Good news/bad news from the state of Virginia. Governor Terry McAuliffe had two bills land on his desk, both passed with overwhelming support, that would have assured additional privacy protections for the state’s citizens. Unfortunately, he only signed one of them.
The one with his signature on it institutes a warrant requirement for law enforcement drone usage. McAuliffe originally sent this one back with a suggested “fixes” that would have rendered the proposed warrant requirement completely meaningless.

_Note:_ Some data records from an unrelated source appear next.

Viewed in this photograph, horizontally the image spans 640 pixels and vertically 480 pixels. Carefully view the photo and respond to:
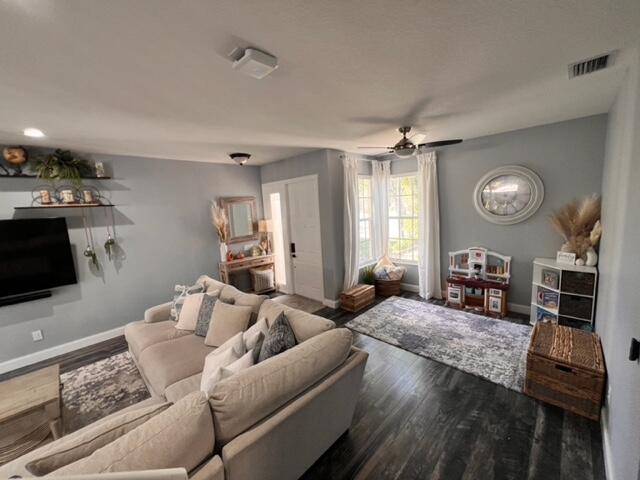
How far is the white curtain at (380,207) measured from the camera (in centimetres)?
491

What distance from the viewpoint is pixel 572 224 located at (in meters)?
3.03

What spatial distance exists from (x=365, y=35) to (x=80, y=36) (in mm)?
1408

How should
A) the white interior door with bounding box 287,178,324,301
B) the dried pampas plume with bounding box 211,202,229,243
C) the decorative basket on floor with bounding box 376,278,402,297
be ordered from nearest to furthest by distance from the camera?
the white interior door with bounding box 287,178,324,301, the dried pampas plume with bounding box 211,202,229,243, the decorative basket on floor with bounding box 376,278,402,297

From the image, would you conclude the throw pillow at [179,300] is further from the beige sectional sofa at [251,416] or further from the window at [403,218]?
the window at [403,218]

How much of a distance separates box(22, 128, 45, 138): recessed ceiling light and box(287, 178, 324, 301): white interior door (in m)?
3.09

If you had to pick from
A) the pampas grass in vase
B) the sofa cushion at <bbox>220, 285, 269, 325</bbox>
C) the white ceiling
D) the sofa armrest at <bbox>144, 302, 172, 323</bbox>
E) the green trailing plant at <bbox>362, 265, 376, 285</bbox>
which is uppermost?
the white ceiling

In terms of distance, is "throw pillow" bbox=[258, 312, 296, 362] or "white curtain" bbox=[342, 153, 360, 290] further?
"white curtain" bbox=[342, 153, 360, 290]

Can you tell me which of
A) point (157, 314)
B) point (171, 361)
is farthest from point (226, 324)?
point (157, 314)

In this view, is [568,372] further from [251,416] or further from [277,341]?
[251,416]

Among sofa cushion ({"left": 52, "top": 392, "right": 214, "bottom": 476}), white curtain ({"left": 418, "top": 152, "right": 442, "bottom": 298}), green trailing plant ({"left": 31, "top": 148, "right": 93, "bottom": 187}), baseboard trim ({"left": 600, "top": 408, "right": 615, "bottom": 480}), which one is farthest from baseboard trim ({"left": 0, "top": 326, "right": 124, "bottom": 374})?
baseboard trim ({"left": 600, "top": 408, "right": 615, "bottom": 480})

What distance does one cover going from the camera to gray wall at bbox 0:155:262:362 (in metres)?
3.16

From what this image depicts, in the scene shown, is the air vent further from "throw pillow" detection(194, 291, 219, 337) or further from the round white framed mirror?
"throw pillow" detection(194, 291, 219, 337)

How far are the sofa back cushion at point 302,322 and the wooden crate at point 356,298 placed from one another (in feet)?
6.56

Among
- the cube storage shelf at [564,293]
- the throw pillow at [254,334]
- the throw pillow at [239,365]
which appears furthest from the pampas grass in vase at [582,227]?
the throw pillow at [239,365]
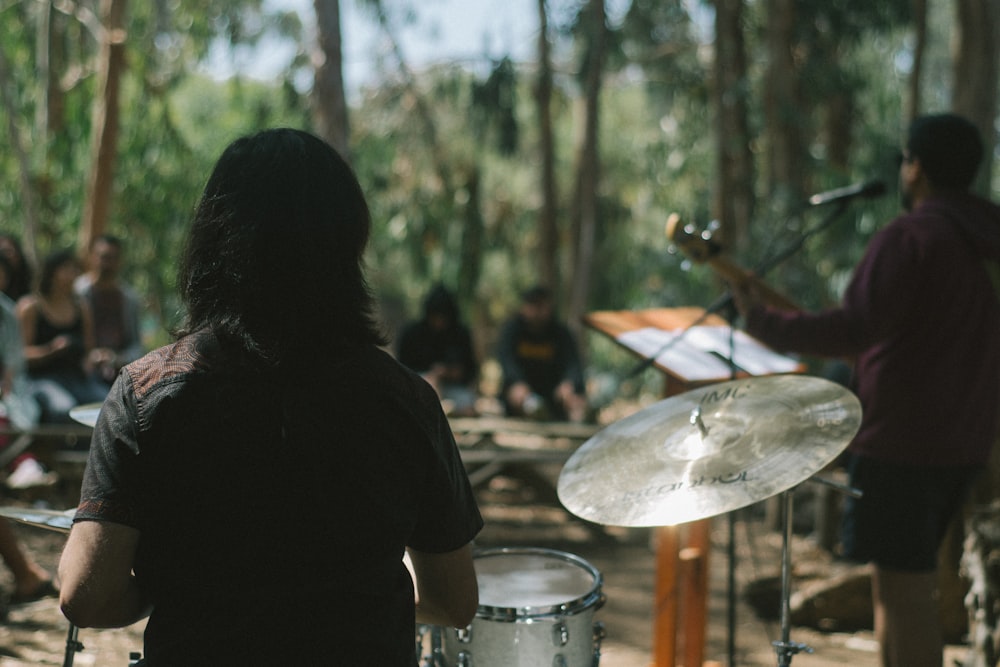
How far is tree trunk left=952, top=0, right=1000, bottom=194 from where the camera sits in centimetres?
481

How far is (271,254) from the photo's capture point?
1.30 metres

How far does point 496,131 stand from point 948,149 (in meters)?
8.02

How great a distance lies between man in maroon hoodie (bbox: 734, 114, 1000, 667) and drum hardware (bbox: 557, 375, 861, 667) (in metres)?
0.40

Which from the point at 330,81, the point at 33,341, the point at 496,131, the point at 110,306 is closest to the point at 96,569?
the point at 330,81

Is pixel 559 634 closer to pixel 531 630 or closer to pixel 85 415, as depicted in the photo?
pixel 531 630

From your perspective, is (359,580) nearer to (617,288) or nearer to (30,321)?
(30,321)

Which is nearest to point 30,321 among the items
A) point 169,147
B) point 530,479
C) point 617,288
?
point 530,479

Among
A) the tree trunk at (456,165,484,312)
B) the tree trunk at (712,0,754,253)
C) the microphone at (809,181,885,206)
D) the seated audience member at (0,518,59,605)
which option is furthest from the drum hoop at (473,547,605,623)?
the tree trunk at (456,165,484,312)

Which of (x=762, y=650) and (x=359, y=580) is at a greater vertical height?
(x=359, y=580)

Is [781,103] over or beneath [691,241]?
over

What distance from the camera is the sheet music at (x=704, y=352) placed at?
9.00 feet

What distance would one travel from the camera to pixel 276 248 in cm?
130

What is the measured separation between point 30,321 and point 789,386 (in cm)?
475

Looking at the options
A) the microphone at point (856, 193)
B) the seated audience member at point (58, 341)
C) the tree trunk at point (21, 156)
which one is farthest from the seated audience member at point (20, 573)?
the tree trunk at point (21, 156)
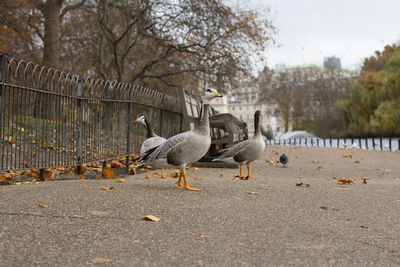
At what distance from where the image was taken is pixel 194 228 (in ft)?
11.3

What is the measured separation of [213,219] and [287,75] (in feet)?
208

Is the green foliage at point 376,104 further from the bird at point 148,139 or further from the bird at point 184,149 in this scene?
the bird at point 184,149

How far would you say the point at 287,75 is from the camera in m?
65.0

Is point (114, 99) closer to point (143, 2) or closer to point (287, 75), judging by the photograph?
point (143, 2)

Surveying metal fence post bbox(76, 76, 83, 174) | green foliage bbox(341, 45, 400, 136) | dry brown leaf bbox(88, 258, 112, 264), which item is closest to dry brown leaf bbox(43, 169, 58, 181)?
metal fence post bbox(76, 76, 83, 174)

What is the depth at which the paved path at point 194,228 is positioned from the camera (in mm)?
2787

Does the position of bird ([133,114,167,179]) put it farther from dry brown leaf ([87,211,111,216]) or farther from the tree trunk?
the tree trunk

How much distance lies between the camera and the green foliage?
36.8 metres

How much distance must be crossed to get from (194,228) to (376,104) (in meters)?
41.1

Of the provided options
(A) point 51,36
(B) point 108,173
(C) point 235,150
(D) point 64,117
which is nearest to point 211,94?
(C) point 235,150

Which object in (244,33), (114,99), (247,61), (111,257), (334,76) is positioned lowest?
(111,257)

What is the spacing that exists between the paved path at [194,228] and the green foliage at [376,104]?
34.3 metres

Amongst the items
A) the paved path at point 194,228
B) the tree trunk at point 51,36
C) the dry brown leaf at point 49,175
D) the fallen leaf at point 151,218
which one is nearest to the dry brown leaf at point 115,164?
the dry brown leaf at point 49,175

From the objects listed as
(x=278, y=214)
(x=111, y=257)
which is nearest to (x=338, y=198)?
(x=278, y=214)
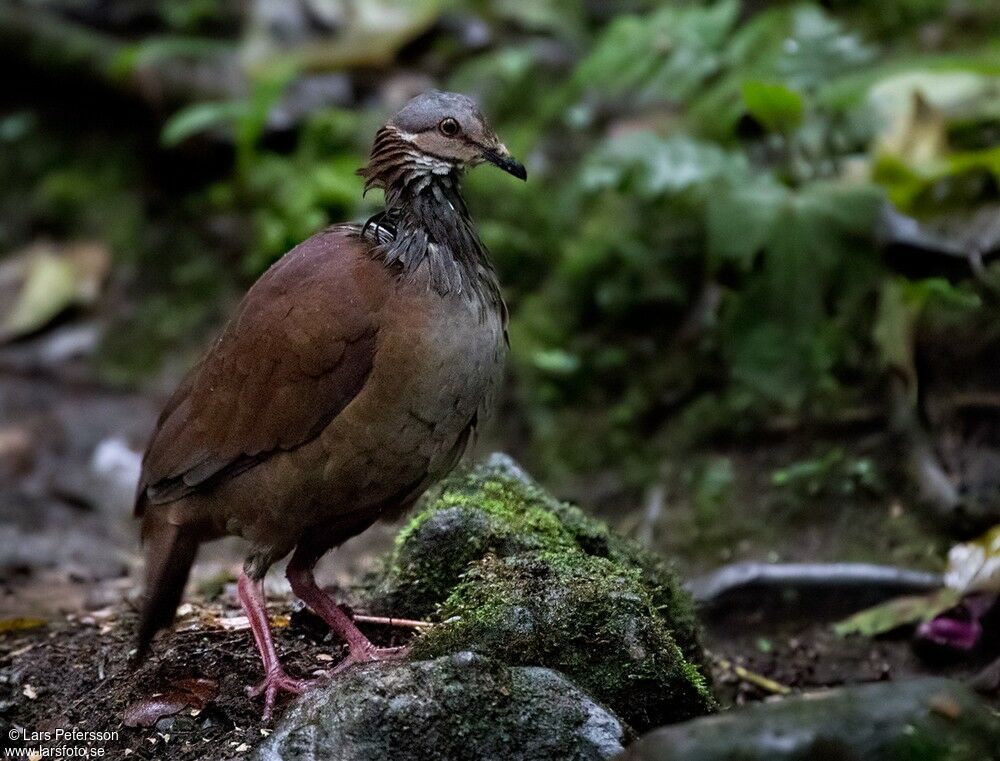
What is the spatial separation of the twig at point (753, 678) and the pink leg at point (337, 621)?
51.5 inches

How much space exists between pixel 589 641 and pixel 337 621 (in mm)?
895

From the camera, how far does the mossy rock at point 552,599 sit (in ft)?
11.3

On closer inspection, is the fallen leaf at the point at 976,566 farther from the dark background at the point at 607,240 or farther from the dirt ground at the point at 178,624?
the dark background at the point at 607,240

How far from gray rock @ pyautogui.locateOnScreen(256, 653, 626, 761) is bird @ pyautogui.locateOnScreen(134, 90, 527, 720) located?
529 millimetres

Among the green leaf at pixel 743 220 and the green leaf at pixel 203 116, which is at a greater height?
the green leaf at pixel 203 116

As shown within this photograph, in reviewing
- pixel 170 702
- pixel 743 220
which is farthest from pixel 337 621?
pixel 743 220

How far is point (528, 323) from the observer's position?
7.19 m

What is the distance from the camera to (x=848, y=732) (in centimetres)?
262

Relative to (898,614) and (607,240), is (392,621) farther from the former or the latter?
(607,240)

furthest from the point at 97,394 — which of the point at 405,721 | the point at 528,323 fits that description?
the point at 405,721

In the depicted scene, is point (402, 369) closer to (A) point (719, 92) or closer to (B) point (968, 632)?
(B) point (968, 632)

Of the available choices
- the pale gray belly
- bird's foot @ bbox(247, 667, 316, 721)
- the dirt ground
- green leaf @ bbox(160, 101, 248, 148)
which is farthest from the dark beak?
green leaf @ bbox(160, 101, 248, 148)

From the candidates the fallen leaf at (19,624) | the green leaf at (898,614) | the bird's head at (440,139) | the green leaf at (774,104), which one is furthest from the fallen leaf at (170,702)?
the green leaf at (774,104)

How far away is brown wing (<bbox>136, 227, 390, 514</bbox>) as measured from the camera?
12.2 feet
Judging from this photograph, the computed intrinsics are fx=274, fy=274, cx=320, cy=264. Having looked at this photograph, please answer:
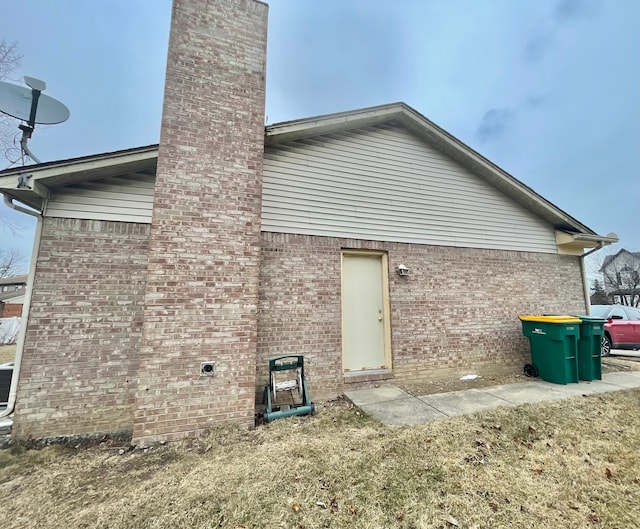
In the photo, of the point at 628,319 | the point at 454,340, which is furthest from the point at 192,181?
A: the point at 628,319

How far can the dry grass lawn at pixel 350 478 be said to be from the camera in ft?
6.90

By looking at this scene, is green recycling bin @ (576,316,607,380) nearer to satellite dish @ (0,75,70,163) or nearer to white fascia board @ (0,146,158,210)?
white fascia board @ (0,146,158,210)

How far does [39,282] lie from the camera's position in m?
3.61

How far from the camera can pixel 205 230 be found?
3730 millimetres

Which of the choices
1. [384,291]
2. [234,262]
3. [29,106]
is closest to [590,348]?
[384,291]

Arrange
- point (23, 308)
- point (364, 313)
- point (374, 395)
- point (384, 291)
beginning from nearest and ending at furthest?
point (23, 308), point (374, 395), point (364, 313), point (384, 291)

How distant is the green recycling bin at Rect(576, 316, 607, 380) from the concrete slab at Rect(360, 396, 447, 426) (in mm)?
3818

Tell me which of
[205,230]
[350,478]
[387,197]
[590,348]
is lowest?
[350,478]

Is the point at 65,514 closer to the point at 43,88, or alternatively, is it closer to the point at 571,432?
the point at 571,432

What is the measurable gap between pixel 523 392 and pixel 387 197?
429 cm

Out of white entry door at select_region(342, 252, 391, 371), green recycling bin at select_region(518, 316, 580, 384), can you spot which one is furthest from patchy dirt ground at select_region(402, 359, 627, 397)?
white entry door at select_region(342, 252, 391, 371)

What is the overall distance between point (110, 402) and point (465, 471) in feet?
14.2

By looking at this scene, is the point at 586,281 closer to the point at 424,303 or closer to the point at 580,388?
the point at 580,388

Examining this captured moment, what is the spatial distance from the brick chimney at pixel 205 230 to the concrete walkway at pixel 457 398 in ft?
6.19
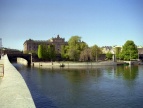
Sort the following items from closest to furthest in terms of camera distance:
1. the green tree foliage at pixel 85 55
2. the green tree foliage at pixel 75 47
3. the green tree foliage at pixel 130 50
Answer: the green tree foliage at pixel 85 55 < the green tree foliage at pixel 75 47 < the green tree foliage at pixel 130 50

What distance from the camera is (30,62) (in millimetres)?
134000

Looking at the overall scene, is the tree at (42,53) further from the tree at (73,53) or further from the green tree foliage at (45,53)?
the tree at (73,53)

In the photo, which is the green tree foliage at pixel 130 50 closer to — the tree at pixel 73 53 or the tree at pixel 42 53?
the tree at pixel 73 53

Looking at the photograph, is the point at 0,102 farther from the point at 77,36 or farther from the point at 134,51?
the point at 134,51

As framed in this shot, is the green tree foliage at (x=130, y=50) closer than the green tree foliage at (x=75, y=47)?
No

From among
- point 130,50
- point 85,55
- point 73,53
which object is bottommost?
point 85,55

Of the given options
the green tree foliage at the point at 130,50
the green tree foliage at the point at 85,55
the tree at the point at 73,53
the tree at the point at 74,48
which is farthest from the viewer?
the green tree foliage at the point at 130,50

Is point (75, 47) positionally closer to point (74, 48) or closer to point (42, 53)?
point (74, 48)

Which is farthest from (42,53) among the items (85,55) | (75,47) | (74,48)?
(85,55)

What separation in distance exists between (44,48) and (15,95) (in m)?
115

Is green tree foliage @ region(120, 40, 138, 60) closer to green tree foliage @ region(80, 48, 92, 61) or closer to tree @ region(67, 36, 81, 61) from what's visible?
green tree foliage @ region(80, 48, 92, 61)

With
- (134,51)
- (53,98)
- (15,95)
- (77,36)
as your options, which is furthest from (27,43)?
(15,95)

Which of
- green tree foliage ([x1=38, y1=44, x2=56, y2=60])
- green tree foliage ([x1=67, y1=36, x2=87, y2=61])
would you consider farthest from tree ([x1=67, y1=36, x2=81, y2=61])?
green tree foliage ([x1=38, y1=44, x2=56, y2=60])

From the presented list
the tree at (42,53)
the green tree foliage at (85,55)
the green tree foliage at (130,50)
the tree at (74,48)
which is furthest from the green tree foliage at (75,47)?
the green tree foliage at (130,50)
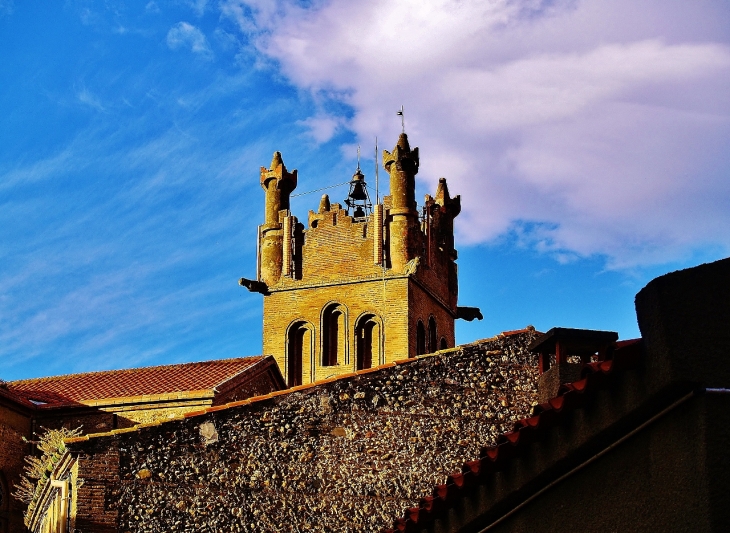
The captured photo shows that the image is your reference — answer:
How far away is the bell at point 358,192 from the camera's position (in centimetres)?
4216

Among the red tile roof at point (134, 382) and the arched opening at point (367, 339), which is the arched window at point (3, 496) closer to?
the red tile roof at point (134, 382)

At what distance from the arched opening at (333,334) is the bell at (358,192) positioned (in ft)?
14.0

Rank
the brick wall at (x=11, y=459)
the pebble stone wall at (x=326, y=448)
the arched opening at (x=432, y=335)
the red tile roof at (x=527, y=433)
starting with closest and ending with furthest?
the red tile roof at (x=527, y=433), the pebble stone wall at (x=326, y=448), the brick wall at (x=11, y=459), the arched opening at (x=432, y=335)

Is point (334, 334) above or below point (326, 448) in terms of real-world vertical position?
above

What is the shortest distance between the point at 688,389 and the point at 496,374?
11220 mm

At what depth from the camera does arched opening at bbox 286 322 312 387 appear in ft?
133

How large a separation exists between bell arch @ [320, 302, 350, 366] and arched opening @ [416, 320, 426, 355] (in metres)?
2.52

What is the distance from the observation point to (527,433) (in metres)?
8.27

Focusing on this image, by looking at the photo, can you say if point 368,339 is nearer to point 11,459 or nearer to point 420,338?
point 420,338

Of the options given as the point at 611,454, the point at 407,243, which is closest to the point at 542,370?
the point at 611,454

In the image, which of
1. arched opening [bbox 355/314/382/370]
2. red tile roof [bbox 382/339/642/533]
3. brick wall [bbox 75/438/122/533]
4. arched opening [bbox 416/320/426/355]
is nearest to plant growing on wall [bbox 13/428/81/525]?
brick wall [bbox 75/438/122/533]

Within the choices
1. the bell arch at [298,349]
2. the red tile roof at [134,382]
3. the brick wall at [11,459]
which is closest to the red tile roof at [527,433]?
the red tile roof at [134,382]

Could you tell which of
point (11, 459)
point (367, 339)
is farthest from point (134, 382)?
point (367, 339)

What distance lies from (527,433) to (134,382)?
18855 millimetres
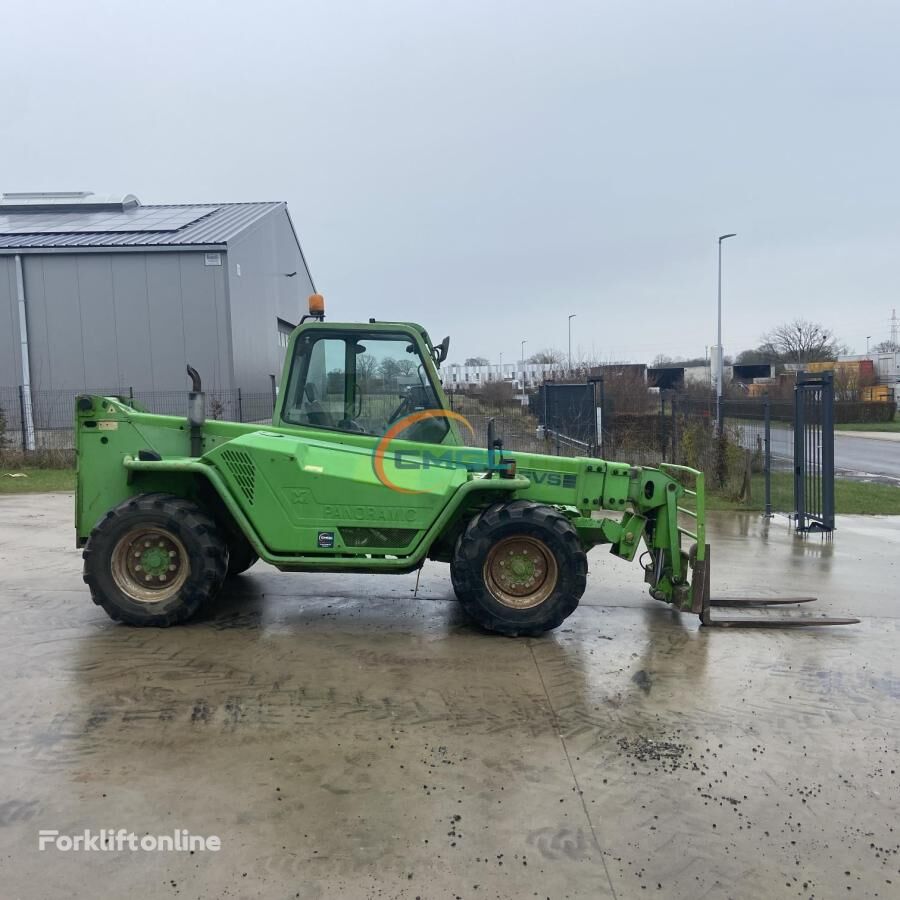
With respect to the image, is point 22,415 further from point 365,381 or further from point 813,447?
point 813,447

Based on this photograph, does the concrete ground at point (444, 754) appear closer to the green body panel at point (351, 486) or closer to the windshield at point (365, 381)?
the green body panel at point (351, 486)

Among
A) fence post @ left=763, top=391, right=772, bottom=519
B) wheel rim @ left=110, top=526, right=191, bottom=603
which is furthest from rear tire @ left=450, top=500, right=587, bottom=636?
fence post @ left=763, top=391, right=772, bottom=519

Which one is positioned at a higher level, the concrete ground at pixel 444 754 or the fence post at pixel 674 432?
the fence post at pixel 674 432

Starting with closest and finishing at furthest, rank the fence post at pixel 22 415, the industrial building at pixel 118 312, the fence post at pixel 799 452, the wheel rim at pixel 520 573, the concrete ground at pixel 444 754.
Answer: the concrete ground at pixel 444 754
the wheel rim at pixel 520 573
the fence post at pixel 799 452
the fence post at pixel 22 415
the industrial building at pixel 118 312

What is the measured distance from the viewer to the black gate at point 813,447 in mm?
10281

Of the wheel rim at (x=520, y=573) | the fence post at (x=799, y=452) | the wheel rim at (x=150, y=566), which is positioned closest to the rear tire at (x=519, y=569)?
the wheel rim at (x=520, y=573)

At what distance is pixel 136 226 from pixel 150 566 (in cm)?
1933

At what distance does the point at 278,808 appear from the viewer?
336cm

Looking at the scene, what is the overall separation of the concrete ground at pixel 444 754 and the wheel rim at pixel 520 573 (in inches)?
13.3

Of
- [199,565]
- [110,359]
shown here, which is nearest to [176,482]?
[199,565]

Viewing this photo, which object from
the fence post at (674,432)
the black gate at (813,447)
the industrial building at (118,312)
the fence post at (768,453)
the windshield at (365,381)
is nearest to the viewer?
the windshield at (365,381)

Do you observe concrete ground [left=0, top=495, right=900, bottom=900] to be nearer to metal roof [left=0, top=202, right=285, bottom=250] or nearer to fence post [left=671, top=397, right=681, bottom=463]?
fence post [left=671, top=397, right=681, bottom=463]

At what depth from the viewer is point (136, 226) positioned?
72.8 ft

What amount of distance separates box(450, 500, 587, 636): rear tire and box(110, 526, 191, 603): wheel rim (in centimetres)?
207
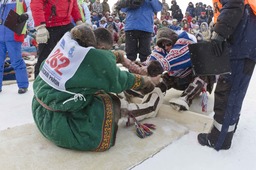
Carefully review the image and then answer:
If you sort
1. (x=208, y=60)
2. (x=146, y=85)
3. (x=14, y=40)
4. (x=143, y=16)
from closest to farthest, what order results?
(x=208, y=60) → (x=146, y=85) → (x=14, y=40) → (x=143, y=16)

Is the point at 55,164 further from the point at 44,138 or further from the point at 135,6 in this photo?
the point at 135,6

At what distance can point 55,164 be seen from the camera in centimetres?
190

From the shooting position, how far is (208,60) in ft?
6.52

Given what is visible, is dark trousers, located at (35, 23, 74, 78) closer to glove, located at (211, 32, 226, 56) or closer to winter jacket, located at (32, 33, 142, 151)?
winter jacket, located at (32, 33, 142, 151)

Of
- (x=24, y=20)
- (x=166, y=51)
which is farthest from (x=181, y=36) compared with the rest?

Rather than require a warrant for all law enforcement use of drones, the governor’s amendments only require warrants for “active criminal investigations,” leaving the door open for persistent, untargeted drone surveillance. Rather than ban the use of evidence collected without a warrant by drones, the governor’s amendments created a procedural loophole where otherwise forbidden evidence could be introduced under a different set of legal standards.
To their credits, the legislators who had passed the bill without massive loopholes refused to fold in the governor’s suggested amendments. The second time it hit his desk, McAuliffe signed it. This passage can be added to the state’s privacy “wins” column, which also includes a warrant requirement for Stingray use.
The bad news is that McAuliffe rejected a bill that would have placed a seven-day retention limit on data gathered by automatic license plate readers. McAuliffe argued — correctly — that this limit was significantly lower than any policy currently in place in Virginia. (And, most likely, anywhere in the nation.) Unfortunately, he used ALPR/law enforcement talking points to do so.
Many localities in Virginia retain this data for 60 days to two years. Seven days is a substantial reduction. Additionally, law enforcement agencies demonstrate that crimes are often not reported until several weeks later. Under this bill, essential data would not be available at the time of those reports. This is particularly concerning when considering implications for the National Capitol Region, where cross-state collaboration and information-sharing are essential to responding to potential criminal or terrorist activity occurring near Virginia’s borders.
Oh, “terrorism,” you rascally, constantly useful justification! Where will you pop up next? (Probably not in areas actually loaded with terrorists, I would guess.)
Unlike drones and Stingrays, ALPRs weren’t originally crafted for use by military personnel in war zones. But here we see the invocation of terrorism as a justification for passively scanning thousands-to-millions of license plates every day. Sure, any vehicle traveling in public areas can be observed, but multi-point collections of plate/location data gives anyone with access a very clear picture of someone’s daily life. While we would expect people currently under investigation to be closely watched by police (and/or “tailed” by proxy by ALPR data), we don’t expect everyone to be subject to the same level of scrutiny simply because the technology has liberated law enforcement officers from performing in-person surveillance.
The destruction of non-hit data within a short time frame shouldn’t be a concern, no matter how much crime/terrorism is afoot in the Virginia area. The amount of plate/location data that can be hauled in by ALPRs is astounding. And the “cross-state collaborations” and “information-sharing” the governor points to only adds to the massive haul. If a potential suspect’s information falls into the seven-day memory hole, there’s a good chance it will return to the database within a matter of days.
As for the stated concern about the lag between criminal activity and its reporting? Well, what did officers do before they had historical ALPR data to rely on? Surely those investigative methods still exist. ALPRs may have made the job easier, but they didn’t destroy previously-existent investigative techniques upon deployment.
On top of this, there’s the fact that if McAuliffe doesn’t pass this law with the limitation intact, state ALPR usage will continue to violate ANOTHER law.
[M]cAuliffe fails to mention [that] law enforcement agencies are already breaking Virginia’s Data Act by storing ALPR data, as the Virginia Attorney General determined in a 2013 legal opinion [PDF].
If he decides to pass the bill with the limit in place, his state may also enjoy a more favorable outcome to the ALPR-related lawsuit filed against it.
Five days after McAuliffe signed the bills, the [ACLU of Virginia] filed a lawsuit [PDF] against the Fairfax County Police Department, which, despite the Attorney General’s guidance, has been storing ALPR data for up to a year and sharing that data with other law enforcement agencies in the region.
McAuliffe has already sided with his constituents’ privacy on two previous bills. There’s a lot of ground for compromise between the seven days the bill asks for and the “up to a year” time limit law enforcement agencies already enjoy. That this bill also landed on his desk with overwhelming legislative support is a pretty good indication that Virginians would like the retention needle pushed closer to one week. Hopefully, he’ll make the right call and continue to allow his state to lead the nation in privacy protections.